Our accounting employee Emre İper was arrested on 6 April at the behest of Yasemin Baba, one of the prosecutors who drafted the Cumhuriyet trial indictment. Prosecutor Baba sought a detention order on the charge of being a ByLock user against İper, whom she had not summoned to give a statement until his arrest as part of an investigation launched in 2016 by Ankara Republic Chief Prosecution. Istanbul Penal Judgeship of the Peace No 12 judge, Ömer Harun Özbek, then detained İper on the basis of a three-line briefing by the Anti-Smuggling and Organised Crime Department Headship. With İper having noticed prior to his detention that his name and phone number were included as a “ByLock user” in the Cumhuriyet indictment, he had a backup made of his phone. Even though the backup is in the investigation file, prosecutor Baba commissioned absolutely no report into İper’s phone.

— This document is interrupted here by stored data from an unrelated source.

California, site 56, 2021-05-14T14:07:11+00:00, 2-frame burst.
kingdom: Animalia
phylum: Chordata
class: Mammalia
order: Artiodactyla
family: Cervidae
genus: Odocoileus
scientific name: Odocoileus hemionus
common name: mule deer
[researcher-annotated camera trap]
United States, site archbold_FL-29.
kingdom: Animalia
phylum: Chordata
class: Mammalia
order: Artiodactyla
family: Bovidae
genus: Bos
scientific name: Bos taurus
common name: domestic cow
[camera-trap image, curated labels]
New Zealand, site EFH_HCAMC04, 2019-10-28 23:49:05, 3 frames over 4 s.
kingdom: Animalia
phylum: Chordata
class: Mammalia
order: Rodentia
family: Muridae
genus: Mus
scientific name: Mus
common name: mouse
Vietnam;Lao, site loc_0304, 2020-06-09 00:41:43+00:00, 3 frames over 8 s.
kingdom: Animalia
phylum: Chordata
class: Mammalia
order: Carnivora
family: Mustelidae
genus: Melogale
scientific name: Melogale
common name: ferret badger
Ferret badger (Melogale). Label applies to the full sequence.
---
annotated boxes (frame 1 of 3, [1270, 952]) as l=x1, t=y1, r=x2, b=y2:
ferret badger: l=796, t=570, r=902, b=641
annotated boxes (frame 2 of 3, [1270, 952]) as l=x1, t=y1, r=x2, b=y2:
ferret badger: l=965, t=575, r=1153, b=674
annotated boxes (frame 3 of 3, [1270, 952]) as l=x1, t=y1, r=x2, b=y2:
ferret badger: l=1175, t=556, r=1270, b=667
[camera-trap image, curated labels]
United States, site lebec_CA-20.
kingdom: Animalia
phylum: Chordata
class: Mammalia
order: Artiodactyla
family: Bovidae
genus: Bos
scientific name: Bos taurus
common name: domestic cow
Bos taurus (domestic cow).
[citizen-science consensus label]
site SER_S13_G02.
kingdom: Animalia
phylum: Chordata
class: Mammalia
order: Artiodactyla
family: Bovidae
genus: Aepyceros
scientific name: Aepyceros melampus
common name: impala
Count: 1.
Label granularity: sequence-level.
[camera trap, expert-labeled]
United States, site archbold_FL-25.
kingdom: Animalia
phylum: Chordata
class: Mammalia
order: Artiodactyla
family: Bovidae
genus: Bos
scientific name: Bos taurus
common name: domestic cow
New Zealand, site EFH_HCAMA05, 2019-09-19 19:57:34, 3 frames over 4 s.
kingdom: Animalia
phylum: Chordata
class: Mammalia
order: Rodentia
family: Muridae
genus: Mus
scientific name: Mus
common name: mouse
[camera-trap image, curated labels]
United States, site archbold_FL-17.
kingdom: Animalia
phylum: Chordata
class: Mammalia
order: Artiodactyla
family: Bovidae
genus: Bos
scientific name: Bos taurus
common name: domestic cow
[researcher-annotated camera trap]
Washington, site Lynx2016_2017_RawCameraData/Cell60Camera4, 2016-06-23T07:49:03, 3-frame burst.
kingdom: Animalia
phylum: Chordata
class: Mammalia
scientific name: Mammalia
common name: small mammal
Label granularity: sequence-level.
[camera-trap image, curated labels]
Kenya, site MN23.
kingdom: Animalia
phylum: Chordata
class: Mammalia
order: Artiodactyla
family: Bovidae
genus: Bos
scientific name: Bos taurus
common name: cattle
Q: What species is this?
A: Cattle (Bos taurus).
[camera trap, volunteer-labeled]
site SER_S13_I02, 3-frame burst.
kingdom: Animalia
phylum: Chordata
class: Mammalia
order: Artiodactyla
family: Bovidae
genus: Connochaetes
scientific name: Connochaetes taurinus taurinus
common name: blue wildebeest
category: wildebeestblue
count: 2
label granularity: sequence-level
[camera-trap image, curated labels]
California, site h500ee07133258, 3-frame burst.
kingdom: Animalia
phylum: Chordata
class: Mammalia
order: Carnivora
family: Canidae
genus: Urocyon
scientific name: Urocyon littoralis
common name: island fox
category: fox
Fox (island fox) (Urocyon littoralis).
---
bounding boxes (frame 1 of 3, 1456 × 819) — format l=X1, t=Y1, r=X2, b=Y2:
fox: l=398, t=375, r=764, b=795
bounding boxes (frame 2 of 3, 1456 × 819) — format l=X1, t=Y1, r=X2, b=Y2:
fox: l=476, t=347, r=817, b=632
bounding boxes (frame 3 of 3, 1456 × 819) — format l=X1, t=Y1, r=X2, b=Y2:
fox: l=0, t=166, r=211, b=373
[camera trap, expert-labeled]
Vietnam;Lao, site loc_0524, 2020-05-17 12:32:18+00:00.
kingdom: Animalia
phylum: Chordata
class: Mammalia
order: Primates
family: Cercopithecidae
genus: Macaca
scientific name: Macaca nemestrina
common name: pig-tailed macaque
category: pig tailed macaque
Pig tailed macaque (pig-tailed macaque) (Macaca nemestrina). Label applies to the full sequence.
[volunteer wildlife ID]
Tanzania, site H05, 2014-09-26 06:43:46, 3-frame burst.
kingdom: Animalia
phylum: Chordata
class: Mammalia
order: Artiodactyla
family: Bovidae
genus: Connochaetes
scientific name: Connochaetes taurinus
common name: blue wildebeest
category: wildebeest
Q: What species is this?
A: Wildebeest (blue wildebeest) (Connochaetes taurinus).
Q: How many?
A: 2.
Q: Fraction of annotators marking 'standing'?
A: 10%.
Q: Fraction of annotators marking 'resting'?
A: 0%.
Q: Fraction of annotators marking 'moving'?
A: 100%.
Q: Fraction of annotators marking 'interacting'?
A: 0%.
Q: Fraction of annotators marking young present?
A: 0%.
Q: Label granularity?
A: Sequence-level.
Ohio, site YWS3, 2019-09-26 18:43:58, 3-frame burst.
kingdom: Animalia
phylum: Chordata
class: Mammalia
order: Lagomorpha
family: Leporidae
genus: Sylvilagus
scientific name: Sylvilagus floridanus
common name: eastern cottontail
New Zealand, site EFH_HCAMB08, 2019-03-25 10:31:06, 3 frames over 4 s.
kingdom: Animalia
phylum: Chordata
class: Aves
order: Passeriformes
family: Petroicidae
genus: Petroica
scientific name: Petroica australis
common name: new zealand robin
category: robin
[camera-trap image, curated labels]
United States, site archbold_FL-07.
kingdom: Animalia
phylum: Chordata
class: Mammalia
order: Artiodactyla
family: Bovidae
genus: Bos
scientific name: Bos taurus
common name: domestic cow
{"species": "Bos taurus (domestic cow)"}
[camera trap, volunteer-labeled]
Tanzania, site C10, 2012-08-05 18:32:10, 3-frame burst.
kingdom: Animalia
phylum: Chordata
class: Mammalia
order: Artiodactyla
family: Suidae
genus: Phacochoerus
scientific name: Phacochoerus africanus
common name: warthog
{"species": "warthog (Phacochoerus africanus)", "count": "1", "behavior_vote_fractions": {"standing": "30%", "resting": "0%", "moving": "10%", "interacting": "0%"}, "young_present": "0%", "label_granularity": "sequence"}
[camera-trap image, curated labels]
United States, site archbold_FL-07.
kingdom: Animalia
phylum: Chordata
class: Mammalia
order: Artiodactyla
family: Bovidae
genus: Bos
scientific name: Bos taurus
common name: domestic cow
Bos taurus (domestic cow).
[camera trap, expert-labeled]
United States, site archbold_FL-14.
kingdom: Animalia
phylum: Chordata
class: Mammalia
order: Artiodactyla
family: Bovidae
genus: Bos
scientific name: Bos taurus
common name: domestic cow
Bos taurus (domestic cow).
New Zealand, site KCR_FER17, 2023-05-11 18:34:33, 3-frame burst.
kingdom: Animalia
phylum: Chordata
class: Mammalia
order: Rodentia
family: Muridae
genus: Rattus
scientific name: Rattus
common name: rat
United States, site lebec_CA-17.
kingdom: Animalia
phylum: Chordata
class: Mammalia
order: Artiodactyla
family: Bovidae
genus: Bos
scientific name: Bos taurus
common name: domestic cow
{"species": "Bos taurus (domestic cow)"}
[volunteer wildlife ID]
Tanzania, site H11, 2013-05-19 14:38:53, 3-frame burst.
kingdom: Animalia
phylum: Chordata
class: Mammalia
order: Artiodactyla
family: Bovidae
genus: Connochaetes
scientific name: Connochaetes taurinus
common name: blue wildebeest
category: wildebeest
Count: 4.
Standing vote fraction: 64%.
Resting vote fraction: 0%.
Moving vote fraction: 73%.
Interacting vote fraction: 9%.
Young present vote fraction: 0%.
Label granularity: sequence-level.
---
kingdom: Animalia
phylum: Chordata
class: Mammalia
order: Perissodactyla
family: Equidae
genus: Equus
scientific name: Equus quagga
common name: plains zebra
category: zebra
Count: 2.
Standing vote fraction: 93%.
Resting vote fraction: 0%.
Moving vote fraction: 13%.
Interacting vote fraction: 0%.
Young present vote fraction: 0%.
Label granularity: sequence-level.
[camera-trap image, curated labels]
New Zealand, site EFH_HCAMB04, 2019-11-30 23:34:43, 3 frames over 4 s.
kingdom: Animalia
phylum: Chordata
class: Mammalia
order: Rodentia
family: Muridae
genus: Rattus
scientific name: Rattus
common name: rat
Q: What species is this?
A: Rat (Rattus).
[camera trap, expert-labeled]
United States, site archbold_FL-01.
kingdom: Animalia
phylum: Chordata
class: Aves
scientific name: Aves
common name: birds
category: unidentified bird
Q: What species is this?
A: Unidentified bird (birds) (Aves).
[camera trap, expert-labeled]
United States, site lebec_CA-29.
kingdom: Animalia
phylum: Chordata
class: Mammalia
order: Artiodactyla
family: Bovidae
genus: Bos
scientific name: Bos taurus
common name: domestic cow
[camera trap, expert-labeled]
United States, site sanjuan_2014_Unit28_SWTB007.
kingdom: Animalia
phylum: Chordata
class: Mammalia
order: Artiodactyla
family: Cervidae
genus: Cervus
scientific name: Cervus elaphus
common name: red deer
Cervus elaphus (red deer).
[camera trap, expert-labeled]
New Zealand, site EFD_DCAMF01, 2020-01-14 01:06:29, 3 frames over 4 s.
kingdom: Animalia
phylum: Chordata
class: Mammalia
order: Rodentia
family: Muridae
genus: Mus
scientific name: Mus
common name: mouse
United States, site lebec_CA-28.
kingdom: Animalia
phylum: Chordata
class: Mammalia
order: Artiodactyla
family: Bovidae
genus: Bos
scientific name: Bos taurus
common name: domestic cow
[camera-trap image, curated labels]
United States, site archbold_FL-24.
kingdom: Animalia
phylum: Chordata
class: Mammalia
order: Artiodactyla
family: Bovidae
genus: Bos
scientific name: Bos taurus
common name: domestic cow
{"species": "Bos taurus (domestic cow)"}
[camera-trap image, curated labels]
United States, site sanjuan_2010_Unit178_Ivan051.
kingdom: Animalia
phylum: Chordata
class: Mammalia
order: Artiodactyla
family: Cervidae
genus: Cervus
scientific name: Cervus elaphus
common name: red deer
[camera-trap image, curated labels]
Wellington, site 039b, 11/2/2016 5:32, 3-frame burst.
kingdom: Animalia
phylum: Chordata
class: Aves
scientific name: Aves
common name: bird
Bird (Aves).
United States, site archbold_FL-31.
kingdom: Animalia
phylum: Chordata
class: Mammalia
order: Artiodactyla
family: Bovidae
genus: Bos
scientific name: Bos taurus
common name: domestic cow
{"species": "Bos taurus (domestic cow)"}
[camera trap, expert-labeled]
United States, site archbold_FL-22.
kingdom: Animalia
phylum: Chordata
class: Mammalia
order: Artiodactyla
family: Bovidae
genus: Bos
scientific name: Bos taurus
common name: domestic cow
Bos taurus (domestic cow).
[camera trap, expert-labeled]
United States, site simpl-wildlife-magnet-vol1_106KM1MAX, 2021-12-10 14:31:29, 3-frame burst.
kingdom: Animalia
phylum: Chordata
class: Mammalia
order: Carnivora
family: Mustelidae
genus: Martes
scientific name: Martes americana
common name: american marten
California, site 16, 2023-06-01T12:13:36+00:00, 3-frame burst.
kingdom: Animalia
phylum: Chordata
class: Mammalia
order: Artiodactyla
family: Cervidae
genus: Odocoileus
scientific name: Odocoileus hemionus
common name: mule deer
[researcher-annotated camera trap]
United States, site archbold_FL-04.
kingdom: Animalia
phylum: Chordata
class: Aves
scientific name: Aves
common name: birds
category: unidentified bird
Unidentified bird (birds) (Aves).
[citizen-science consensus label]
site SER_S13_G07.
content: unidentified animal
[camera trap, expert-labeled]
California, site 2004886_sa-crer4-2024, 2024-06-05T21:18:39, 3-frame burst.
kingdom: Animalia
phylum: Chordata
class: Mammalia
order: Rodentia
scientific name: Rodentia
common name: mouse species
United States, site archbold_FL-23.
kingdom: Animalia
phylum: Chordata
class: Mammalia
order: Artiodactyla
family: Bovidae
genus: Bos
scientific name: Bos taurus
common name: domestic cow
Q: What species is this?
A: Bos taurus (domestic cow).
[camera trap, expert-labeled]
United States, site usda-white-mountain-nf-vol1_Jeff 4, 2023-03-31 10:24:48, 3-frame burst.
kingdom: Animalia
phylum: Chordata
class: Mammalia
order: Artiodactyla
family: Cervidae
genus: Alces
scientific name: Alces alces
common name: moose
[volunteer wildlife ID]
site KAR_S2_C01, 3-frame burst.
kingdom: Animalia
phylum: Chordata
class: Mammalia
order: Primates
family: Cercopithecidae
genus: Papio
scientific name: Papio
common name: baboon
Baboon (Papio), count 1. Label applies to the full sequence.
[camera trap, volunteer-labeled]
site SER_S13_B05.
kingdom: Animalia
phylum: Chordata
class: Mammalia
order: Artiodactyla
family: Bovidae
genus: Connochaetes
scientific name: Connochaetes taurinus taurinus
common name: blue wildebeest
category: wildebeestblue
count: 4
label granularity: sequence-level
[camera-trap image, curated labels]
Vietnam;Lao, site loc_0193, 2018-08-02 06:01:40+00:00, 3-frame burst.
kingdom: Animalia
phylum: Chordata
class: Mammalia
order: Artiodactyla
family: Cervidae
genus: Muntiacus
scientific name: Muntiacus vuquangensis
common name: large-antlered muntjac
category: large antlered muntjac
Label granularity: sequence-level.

In reaction to this, an expert option from judicial IT expert Koray Peksayar was procured by our paper’s lawyers into the backup of İper’s phone. It was stated in the opinion that no trace had been detected of ByLock having been installed or installed and deleted on İper’s phone. This opinion was also submitted to prosecutor Baba at the investigation stage. However, despite this report, prosecutor Baba alleged in the indictment she drafted that İper was a FETO member. Following joinder of the trial filed against İper with the Cumhuriyet trial, the judicial IT engineer Tuncay Beşikçi, who had made an examination of the backup of İper’s phone, was heard at the hearing as a witness. Beşikçi, stating that İper had not set up the ByLock program, said, “He was routed through a music program called Freezy. The people who made this routing have FETO ties.” Beşikçi noted that to identify real ByLock users, it was necessary to check whether there was a “Purple Brain” record before ByLock. Despite Beşikçi’s testimony, the bench of Istanbul Serious Crime Court No 27 presided over by Abdurrahman Orkun Dağ did not release İper. The bench requested another expert’s report into İper’s phone at the second hearing on 11 September, but, as the report had not entered the file despite the passage of three months, the extension of İper’s detention was also ordered at the fifth hearing heard a few days ago.